* **DIRECTIONS**:
The required output is the complete data, repeated without alteration.

Records drawn from a dataset:
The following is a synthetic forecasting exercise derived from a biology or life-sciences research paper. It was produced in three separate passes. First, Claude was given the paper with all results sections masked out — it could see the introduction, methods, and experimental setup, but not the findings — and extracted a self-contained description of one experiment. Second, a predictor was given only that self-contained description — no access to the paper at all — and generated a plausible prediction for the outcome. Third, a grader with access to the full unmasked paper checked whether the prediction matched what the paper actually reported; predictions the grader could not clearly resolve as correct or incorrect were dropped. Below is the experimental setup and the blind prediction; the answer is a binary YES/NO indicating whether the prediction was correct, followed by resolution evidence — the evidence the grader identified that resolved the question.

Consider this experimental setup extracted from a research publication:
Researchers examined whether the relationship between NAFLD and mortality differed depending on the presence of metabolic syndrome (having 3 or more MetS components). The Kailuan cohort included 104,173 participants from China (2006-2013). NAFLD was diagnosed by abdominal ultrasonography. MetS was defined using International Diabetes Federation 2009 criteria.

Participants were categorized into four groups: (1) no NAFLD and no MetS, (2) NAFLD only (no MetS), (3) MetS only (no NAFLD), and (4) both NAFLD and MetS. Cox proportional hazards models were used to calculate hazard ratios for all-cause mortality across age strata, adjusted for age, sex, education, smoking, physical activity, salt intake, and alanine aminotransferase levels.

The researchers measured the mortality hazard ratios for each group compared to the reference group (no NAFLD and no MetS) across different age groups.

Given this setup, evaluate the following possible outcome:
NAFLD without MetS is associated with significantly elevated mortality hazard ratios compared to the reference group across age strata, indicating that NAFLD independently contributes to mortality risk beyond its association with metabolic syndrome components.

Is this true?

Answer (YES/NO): NO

* **TASK RESPONSE**:
The following is a synthetic forecasting exercise derived from a biology or life-sciences research paper. It was produced in three separate passes. First, Claude was given the paper with all results sections masked out — it could see the introduction, methods, and experimental setup, but not the findings — and extracted a self-contained description of one experiment. Second, a predictor was given only that self-contained description — no access to the paper at all — and generated a plausible prediction for the outcome. Third, a grader with access to the full unmasked paper checked whether the prediction matched what the paper actually reported; predictions the grader could not clearly resolve as correct or incorrect were dropped. Below is the experimental setup and the blind prediction; the answer is a binary YES/NO indicating whether the prediction was correct, followed by resolution evidence — the evidence the grader identified that resolved the question.

Consider this experimental setup extracted from a research publication:
Researchers examined whether the relationship between NAFLD and mortality differed depending on the presence of metabolic syndrome (having 3 or more MetS components). The Kailuan cohort included 104,173 participants from China (2006-2013). NAFLD was diagnosed by abdominal ultrasonography. MetS was defined using International Diabetes Federation 2009 criteria.

Participants were categorized into four groups: (1) no NAFLD and no MetS, (2) NAFLD only (no MetS), (3) MetS only (no NAFLD), and (4) both NAFLD and MetS. Cox proportional hazards models were used to calculate hazard ratios for all-cause mortality across age strata, adjusted for age, sex, education, smoking, physical activity, salt intake, and alanine aminotransferase levels.

The researchers measured the mortality hazard ratios for each group compared to the reference group (no NAFLD and no MetS) across different age groups.

Given this setup, evaluate the following possible outcome:
NAFLD without MetS is associated with significantly elevated mortality hazard ratios compared to the reference group across age strata, indicating that NAFLD independently contributes to mortality risk beyond its association with metabolic syndrome components.

Is this true?

Answer (YES/NO): NO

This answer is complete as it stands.